Given task 1: According to the RewardGuard documentation, where is the premium package's sign-in session saved?

Passage:
RewardGuard Documentation

API reference for the rewardguard (free) and rewardguard-premium packages. Both packages detect reward component imbalances in reinforcement learning training loops. The premium package adds statistical detection, automatic weight correction, and a full per-step audit trail.

rewardguard — Free (MIT)
  • Rolling-window balance analysis
  • Per-component imbalance detection
  • Suggested weight multipliers
  • Log-file post-hoc analysis
  • Matplotlib visualization
rewardguard-premium — Proprietary
  • Statistical z-score detection
  • Continuous 0–1 alignment score
  • Automatic reward weight correction
  • Full timestamped correction log
  • CSV / JSON export, save & resume
  • WandB, TensorBoard, SB3 callbacks

Installation

Free package

Available on PyPI, no license required.

pip install rewardguard

Premium package

Install via PyPI after purchasing at rewardguard.dev/premium. The package authenticates with your RewardGuard account at runtime — no extra index needed.

pip install rewardguard-premium

The premium package depends on the free package. Import premium features from rewardguard_premium.

Authentication

After installing, sign in once with rewardguard-premium login. Your session is saved to ~/.rewardguard/session.json and refreshed automatically — no sign-in needed on subsequent runs.

Quick Start

Free — live in-loop monitoring

import rewardguard as rg monitor = rg.Monitor( expected={"task": 0.7, "safety": 0.3}, tolerance=5.0, window=200, ) for episode in range(num_episodes): for step in range(max_steps): r_task, r_safety = env.step(action) monitor.step({"task": r_task, "safety": r_safety}) monitor.print_report()

Material provided:
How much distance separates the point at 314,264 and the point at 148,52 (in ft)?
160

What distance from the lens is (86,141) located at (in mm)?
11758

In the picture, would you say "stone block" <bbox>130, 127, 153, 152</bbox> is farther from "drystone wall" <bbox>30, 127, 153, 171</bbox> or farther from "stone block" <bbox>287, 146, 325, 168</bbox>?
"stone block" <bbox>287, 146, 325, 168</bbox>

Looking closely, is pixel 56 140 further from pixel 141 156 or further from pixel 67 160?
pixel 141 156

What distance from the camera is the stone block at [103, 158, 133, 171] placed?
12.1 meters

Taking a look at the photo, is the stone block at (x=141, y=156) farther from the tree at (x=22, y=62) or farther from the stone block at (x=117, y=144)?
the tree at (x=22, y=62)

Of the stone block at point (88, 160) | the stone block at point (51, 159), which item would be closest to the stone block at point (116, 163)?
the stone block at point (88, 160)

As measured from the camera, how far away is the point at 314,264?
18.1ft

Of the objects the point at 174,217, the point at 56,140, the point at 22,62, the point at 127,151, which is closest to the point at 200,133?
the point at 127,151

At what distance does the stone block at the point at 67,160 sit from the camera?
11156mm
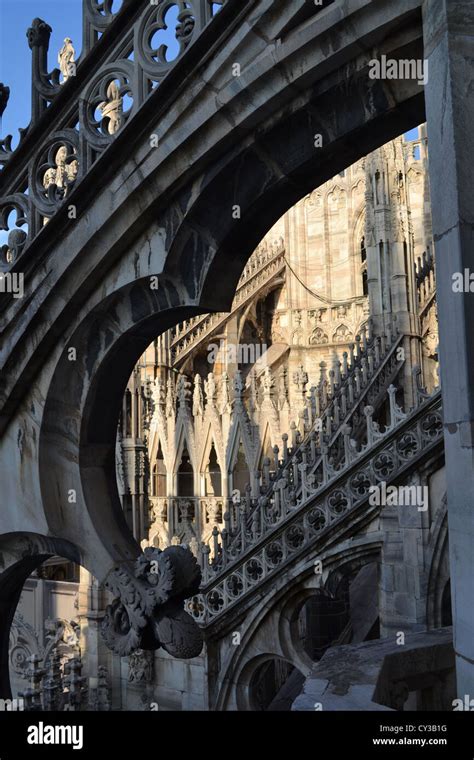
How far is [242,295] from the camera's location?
22.0 metres

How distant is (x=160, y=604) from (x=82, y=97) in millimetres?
2076

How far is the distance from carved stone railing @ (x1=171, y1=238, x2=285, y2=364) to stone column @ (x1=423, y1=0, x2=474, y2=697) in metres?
18.3

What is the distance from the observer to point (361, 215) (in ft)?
71.5

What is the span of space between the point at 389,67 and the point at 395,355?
1121 centimetres

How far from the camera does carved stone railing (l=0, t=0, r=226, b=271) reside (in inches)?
111

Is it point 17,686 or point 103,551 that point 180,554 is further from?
point 17,686

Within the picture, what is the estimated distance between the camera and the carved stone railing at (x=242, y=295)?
20.7 metres

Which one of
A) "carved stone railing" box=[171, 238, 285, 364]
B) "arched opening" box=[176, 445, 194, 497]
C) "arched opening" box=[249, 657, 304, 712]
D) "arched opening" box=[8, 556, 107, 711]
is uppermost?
"carved stone railing" box=[171, 238, 285, 364]

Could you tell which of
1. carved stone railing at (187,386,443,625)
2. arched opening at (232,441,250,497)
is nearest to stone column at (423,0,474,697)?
carved stone railing at (187,386,443,625)

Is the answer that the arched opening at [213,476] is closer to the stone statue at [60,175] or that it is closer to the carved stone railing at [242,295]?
the carved stone railing at [242,295]

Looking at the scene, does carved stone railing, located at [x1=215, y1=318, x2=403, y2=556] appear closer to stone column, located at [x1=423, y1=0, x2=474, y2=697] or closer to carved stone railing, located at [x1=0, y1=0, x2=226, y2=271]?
carved stone railing, located at [x1=0, y1=0, x2=226, y2=271]

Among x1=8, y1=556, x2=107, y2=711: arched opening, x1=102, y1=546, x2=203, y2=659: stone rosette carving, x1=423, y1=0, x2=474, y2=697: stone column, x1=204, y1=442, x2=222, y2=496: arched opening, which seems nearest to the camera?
x1=423, y1=0, x2=474, y2=697: stone column
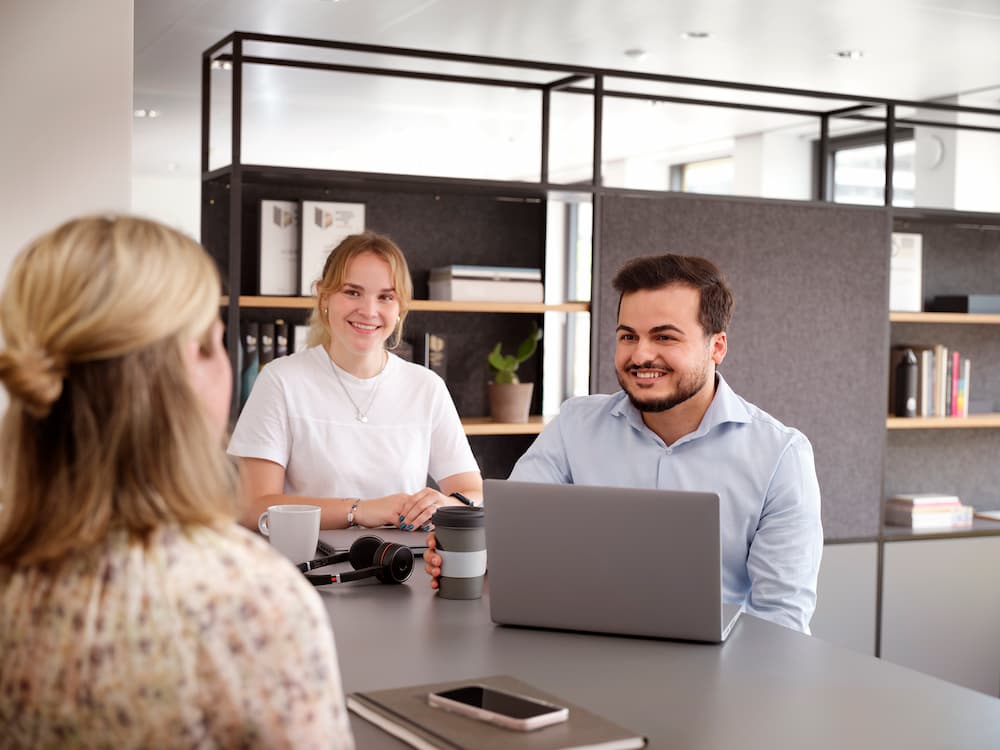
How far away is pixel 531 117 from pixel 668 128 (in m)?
0.87

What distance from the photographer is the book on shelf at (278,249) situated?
355 cm

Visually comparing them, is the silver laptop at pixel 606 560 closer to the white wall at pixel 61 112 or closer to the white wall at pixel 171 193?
the white wall at pixel 61 112

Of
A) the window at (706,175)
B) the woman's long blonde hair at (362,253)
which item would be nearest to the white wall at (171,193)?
the window at (706,175)

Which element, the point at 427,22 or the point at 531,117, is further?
the point at 531,117

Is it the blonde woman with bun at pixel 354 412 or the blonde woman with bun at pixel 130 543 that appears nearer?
the blonde woman with bun at pixel 130 543

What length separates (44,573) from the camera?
811 millimetres

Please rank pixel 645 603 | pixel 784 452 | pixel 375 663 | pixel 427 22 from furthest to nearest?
pixel 427 22 → pixel 784 452 → pixel 645 603 → pixel 375 663

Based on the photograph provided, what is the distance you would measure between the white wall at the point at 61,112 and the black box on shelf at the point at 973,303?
3162 mm

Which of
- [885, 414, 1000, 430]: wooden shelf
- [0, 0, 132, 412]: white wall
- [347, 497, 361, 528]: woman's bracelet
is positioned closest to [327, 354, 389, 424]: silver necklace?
[347, 497, 361, 528]: woman's bracelet

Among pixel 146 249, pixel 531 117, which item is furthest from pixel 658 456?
pixel 531 117

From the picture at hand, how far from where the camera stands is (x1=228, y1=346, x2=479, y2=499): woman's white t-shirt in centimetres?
262

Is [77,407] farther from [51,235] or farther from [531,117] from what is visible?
[531,117]

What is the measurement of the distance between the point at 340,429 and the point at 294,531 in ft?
2.52

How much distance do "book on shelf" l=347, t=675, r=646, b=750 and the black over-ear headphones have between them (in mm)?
544
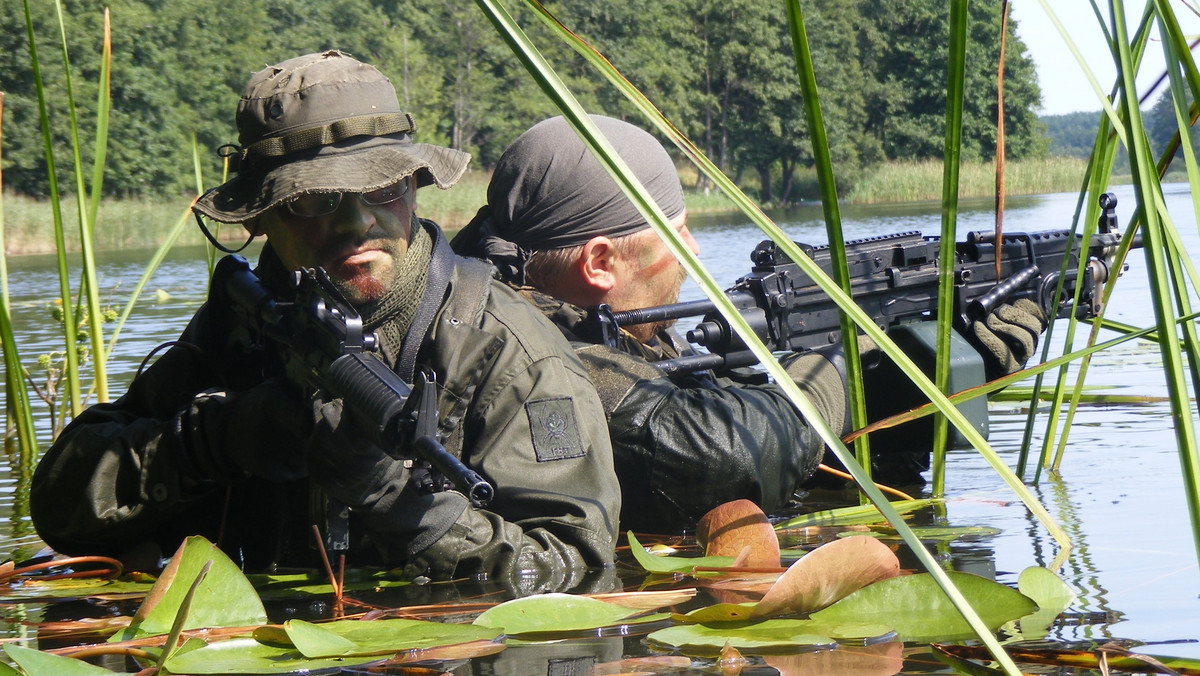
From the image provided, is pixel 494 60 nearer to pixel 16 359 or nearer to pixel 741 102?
pixel 741 102

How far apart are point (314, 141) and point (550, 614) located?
3.59 feet


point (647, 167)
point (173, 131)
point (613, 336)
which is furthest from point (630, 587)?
point (173, 131)

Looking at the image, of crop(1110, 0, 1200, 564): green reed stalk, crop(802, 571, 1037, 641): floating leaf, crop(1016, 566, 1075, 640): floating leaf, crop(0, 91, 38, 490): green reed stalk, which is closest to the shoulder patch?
crop(802, 571, 1037, 641): floating leaf

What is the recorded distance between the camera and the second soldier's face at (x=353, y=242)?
2607mm

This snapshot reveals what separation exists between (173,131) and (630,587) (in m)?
48.9

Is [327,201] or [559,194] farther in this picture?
[559,194]

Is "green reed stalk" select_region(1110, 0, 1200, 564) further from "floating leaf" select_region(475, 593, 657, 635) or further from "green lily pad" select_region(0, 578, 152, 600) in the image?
"green lily pad" select_region(0, 578, 152, 600)

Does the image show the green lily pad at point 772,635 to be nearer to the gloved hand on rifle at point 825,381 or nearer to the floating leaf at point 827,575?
the floating leaf at point 827,575

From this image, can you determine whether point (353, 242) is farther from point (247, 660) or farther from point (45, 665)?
point (45, 665)

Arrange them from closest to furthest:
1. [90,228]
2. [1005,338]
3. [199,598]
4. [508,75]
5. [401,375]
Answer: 1. [199,598]
2. [401,375]
3. [1005,338]
4. [90,228]
5. [508,75]

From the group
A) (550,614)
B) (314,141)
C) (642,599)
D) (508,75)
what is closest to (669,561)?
(642,599)

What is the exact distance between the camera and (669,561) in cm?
263

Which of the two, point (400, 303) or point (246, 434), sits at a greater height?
point (400, 303)

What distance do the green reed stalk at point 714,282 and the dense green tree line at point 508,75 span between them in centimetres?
3005
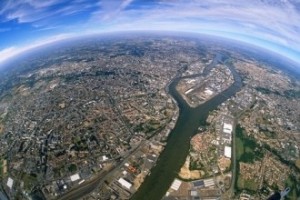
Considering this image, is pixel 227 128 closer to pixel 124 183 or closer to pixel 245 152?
pixel 245 152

Given task 2: Reproduce the listing from its first line through the line that contains "1121 centimetres", both included. Leave the pictures out.

Reply 1: ~/.rewardguard/session.json

Reply 2:
How much distance separates the point at 314,264 and the point at 148,52 (in ft)?
160

What distance from the lens is (86,141) located at (in mm)?
11758

In the picture, would you say "stone block" <bbox>130, 127, 153, 152</bbox> is farther from "drystone wall" <bbox>30, 127, 153, 171</bbox> or farther from "stone block" <bbox>287, 146, 325, 168</bbox>?
"stone block" <bbox>287, 146, 325, 168</bbox>

Looking closely, is pixel 56 140 further from pixel 141 156 or further from pixel 67 160?
pixel 141 156

What distance from the camera is the stone block at [103, 158, 133, 171] placed?
12.1 meters

Taking a look at the photo, is the stone block at (x=141, y=156) farther from the tree at (x=22, y=62) or farther from the stone block at (x=117, y=144)?
the tree at (x=22, y=62)

Of the stone block at point (88, 160) | the stone block at point (51, 159), which item would be closest to the stone block at point (116, 163)?
the stone block at point (88, 160)

As measured from the camera, how far away is the point at 314,264?
18.1ft

Of the objects the point at 174,217, the point at 56,140, the point at 22,62, the point at 127,151, which is closest to the point at 200,133?
the point at 127,151

At what distance does the stone block at the point at 67,160 sit from the camera?
11156mm
How far is [242,295] from the camera's location?
22.0 metres

How distant is (x=160, y=604) from (x=82, y=97) in millimetres?
2076

How far is the distance from carved stone railing @ (x1=171, y1=238, x2=285, y2=364) to stone column @ (x1=423, y1=0, x2=474, y2=697) in metres?
18.3

What is the distance from the observer to point (361, 215) (in ft)?
71.5

What is the span of space between the point at 389,67 and the point at 395,355?
1121 centimetres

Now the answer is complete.